I have a program that uses the CUPTI activity APIs to collect the page fault information during its execution to adjust how it executes. I observed that there is some memory leakage, and when the host memory is exhausted, the program encounters CUDA runtime error and fails. However, when I remove the CUPTI activity API invocations (not to enable) to NOT collect the page faults, the program has much less memory leakage and can complete its work.
So, I am wondering if the CUPTI activity API has some memory leakage issues. Except the CUPTI activity APIs, the program also uses the CUPTI callback APIs. So, I have tried to use cuptiFinalize(), but it causes runtime errors and the program crashes. My question is how to avoid memory leakage after I use the CUPTI activity APIs (when I no longer use the CUPTI activity APIs), or how to release the resources occupied by CUPTI activity APIs. Thank you.
Unfortunately API cuptiFInalize() doesn’t work as expected in many cases. In the current form this API requires user to ensure that all the work submitted on the GPU is completed by calling the appropriate CUDA synchronization API/s, and no application thread should submit any more work on the GPU until this API returns. We have identified and fixed issues in this API and hope to deliver a robust implementation in the next CUDA release which would not require any explicit user synchronization.
Do you disable the activity using the API cuptiActivityDisable() once done? Does it work?
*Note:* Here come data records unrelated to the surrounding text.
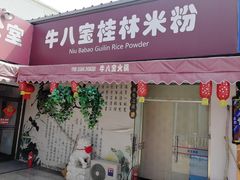 门面-牛八宝桂林米粉(八里庄店)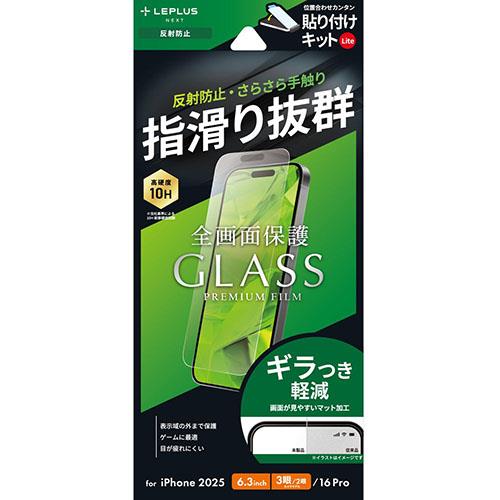 MSソリューションズ iPhone17 Pro / iPhone17 / iPhone 16 Pro用 ガラスフィルム GLASS PREMIUM FILM Lite 反射防止 LN-IP25FGLM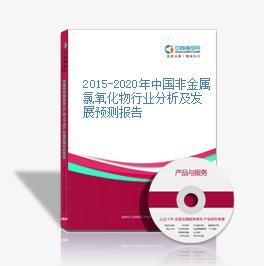 2015-2020年中國非金屬氯氧化物行業分析及發展預測報告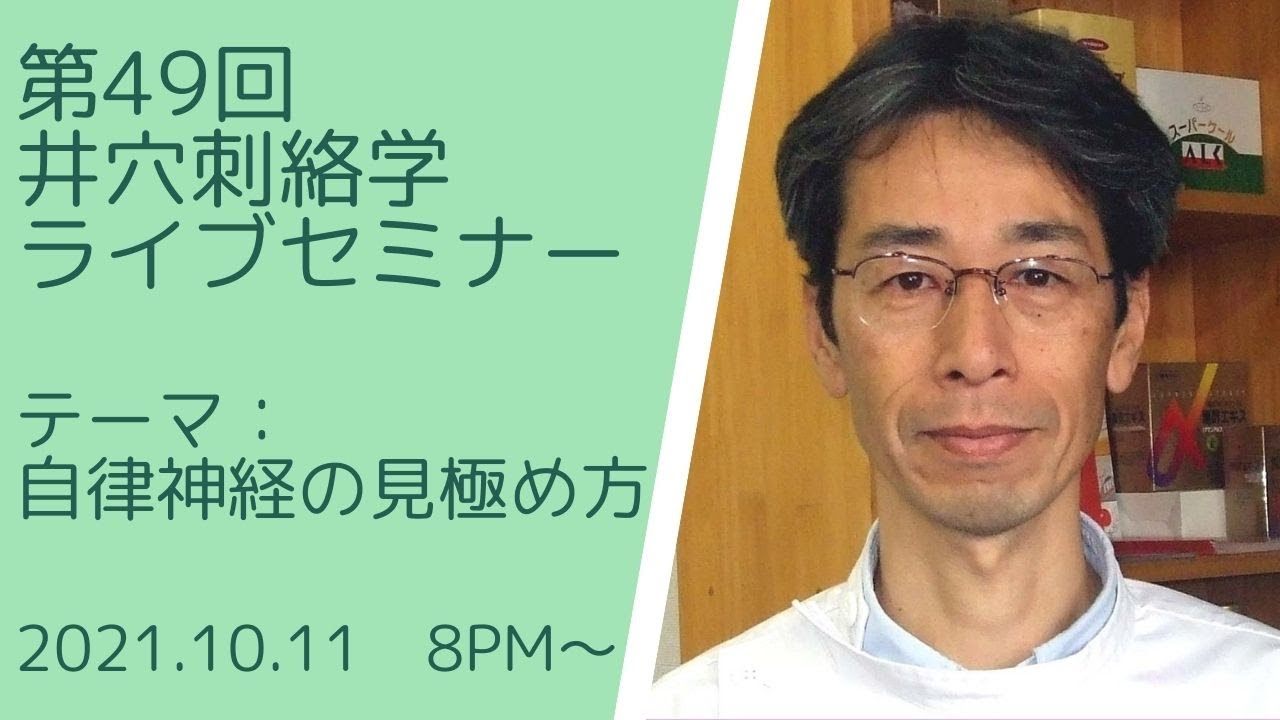 第49回井穴刺絡学ライブセミナー『自律神経の見極め方』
We have been working on fixing the memory leakage in the CUPTI. Please provide more details about what CUPTI APIs did you use and what activities are enabled. It’d be better if you file a bug with more details like the CUDA toolkit version, GPU, OS etc. In general having a small reproducer help resolve the issue faster.
Thank you for your reply.
To tackle the overheads of collecting runtime activities through the CUPTI activity API, my program does not always enable the CUPTI activity API. Instead, the program enables the CUPTI activity API through cuptiActivityEnable() in a short time, and then it disables the CUPTI activity API through cuptiActivityDisable(). When the program needs to collect the runtime behaviors, the program would enable the CUPTI activity API and disable it again. So, the program enables and disables the CUPTI activity API repetitively. During the entire process, the used host memory increases and eventually the host memory is exhausted. I believe that cuptiActivityDisable() can stop the CUPTI activity API acquiring more host memory, but maybe not all occupied resources are released. I will try to provide more details about my program later.
To solve the memory leakage issue in my program, I am very interested in “cuptiFinalize() doesn’t work as expected in many cases”, and want to know how to make cuptiFinalize() works as expected. I tried to call cudaDeviceSynchronize() before I call cuptiFinalize(), but the situation does not change. What should I do before I call cuptiFinalize() can make it work as expected? Thank you.
Thank you for providing the workflow. Looking forward for more details from you about the memory leak. You can open a bug using the link https://developer.nvidia.com/nvidia_bug/add and add details.
Regarding crash in the cuptiFinalize(), it turned out to be a known issue and fix would be available in the next CUDA release.